During her concert tours as Bergslagsmor, Lydia Hedberg performed mostly wearing a folk costume from Dala Floda. However, she was actually from Falun. She was born there in 1878 as the third child of the furniture manufacturer Karl Pettersson and his wife Maria Lovisa, née Briandt. The Pettersson couple had three more children. Their daughter Gerda married Sam Lindskog who ran a house-furnishing shop in Falun. One son died of diphtheria at the age of two. The youngest child, Emanuel, took his mother’s surname Briandt and became a track engineer in the state railway company, Statens Järnvägar (SJ).

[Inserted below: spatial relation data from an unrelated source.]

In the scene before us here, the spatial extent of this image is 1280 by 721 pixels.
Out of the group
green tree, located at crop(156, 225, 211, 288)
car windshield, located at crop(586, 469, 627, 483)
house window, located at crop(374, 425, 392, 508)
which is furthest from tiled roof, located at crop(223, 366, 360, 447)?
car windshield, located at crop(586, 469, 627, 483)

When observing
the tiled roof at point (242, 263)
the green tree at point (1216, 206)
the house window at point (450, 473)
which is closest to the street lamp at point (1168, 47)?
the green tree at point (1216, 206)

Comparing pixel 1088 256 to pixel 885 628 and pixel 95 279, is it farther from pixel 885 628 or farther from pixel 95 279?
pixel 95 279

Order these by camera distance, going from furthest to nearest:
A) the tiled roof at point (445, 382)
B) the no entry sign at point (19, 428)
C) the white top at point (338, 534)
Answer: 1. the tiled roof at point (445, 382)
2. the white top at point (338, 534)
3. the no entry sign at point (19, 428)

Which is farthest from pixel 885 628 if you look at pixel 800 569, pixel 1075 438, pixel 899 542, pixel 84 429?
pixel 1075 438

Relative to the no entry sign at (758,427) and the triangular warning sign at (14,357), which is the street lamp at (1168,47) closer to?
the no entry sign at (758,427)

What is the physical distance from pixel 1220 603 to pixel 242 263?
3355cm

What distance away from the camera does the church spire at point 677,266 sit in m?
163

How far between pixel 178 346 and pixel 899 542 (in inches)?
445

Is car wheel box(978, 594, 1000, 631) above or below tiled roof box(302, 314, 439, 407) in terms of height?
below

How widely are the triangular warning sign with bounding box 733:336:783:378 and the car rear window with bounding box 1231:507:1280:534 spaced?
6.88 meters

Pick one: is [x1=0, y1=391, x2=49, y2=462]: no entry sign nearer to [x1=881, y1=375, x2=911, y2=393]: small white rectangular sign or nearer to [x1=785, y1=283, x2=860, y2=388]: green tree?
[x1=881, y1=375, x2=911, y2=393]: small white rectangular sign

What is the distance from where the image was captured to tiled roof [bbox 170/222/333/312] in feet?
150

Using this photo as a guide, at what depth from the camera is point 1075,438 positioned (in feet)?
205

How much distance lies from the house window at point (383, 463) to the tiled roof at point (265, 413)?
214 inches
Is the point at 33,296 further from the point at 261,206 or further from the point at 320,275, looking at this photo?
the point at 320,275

Lydia Hedberg attended the girls’ school in Falun and decided to become a physiotherapist. After studies in Stockholm and Germany, she opened her own massage institute in her home town of Falun. In 1904, she married a childhood friend, the newly qualified mining engineer Torbjörn Hedberg. He had arrived in Lindesberg in 1903, to which Lydia Hedberg had also moved. During his first year in Lindesberg, Torbjörn Hedberg became a part-owner of a new company with the speciality of buying up old machines and boilers to renovate and then resell them. The enterprise was however never to be profitable. It went bankrupt after only two years. The bankruptcy felt hard. The relationship between the Hedbergs also deteriorated. Since their son Olof had been born in 1905, she had started to work as a physiotherapist for the city physician Herman Wahlström in Lindesberg. She was also ever more in demand as a folksinger.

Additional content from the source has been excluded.